EXERCISE AIM: Please restate, word for word, each line from the one containing "The majority of seed questions came from existing visual" through the end of the entries below.
■ ■ ■ ■ ■ ■ ■
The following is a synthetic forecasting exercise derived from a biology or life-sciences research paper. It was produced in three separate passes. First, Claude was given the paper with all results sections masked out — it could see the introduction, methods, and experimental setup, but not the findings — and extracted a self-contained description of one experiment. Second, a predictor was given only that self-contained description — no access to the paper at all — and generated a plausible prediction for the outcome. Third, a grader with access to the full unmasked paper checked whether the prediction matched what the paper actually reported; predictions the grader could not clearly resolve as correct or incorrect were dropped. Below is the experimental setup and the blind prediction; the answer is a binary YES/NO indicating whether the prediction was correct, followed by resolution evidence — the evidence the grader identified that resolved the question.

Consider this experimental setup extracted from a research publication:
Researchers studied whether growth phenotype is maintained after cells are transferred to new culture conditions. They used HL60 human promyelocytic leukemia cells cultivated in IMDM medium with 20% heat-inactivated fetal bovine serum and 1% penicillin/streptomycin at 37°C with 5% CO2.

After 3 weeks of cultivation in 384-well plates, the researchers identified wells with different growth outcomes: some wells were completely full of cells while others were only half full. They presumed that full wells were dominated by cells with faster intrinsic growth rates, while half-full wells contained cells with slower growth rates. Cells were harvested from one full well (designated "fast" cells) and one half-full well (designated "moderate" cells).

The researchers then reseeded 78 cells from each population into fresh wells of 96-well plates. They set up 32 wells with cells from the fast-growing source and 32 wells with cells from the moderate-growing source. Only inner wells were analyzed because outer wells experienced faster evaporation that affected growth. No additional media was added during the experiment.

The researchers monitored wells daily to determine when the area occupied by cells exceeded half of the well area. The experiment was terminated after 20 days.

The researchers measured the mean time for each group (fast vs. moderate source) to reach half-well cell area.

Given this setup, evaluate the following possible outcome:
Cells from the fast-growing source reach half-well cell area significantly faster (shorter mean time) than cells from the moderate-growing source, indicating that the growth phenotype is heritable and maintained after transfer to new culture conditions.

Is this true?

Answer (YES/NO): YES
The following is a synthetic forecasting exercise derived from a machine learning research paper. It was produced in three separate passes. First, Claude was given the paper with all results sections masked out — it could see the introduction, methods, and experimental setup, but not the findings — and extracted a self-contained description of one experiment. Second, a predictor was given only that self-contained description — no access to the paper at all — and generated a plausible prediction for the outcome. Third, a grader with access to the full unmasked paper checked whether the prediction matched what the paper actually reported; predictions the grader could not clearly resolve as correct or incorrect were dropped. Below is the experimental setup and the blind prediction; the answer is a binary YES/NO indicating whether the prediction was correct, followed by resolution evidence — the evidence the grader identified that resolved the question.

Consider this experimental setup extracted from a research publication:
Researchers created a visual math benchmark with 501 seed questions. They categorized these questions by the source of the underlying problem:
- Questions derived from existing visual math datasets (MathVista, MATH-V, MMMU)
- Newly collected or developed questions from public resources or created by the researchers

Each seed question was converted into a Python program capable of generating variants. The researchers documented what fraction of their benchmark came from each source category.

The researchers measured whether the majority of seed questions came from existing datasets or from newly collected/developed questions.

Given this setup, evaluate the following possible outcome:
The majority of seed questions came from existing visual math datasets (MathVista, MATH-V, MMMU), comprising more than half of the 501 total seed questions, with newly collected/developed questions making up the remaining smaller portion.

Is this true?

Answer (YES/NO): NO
■ ■ ■ ■ ■ ■ ■
TASK RESPONSE:
The majority of seed questions came from existing visual math datasets (MathVista, MATH-V, MMMU), comprising more than half of the 501 total seed questions, with newly collected/developed questions making up the remaining smaller portion.

Is this true?

Answer (YES/NO): NO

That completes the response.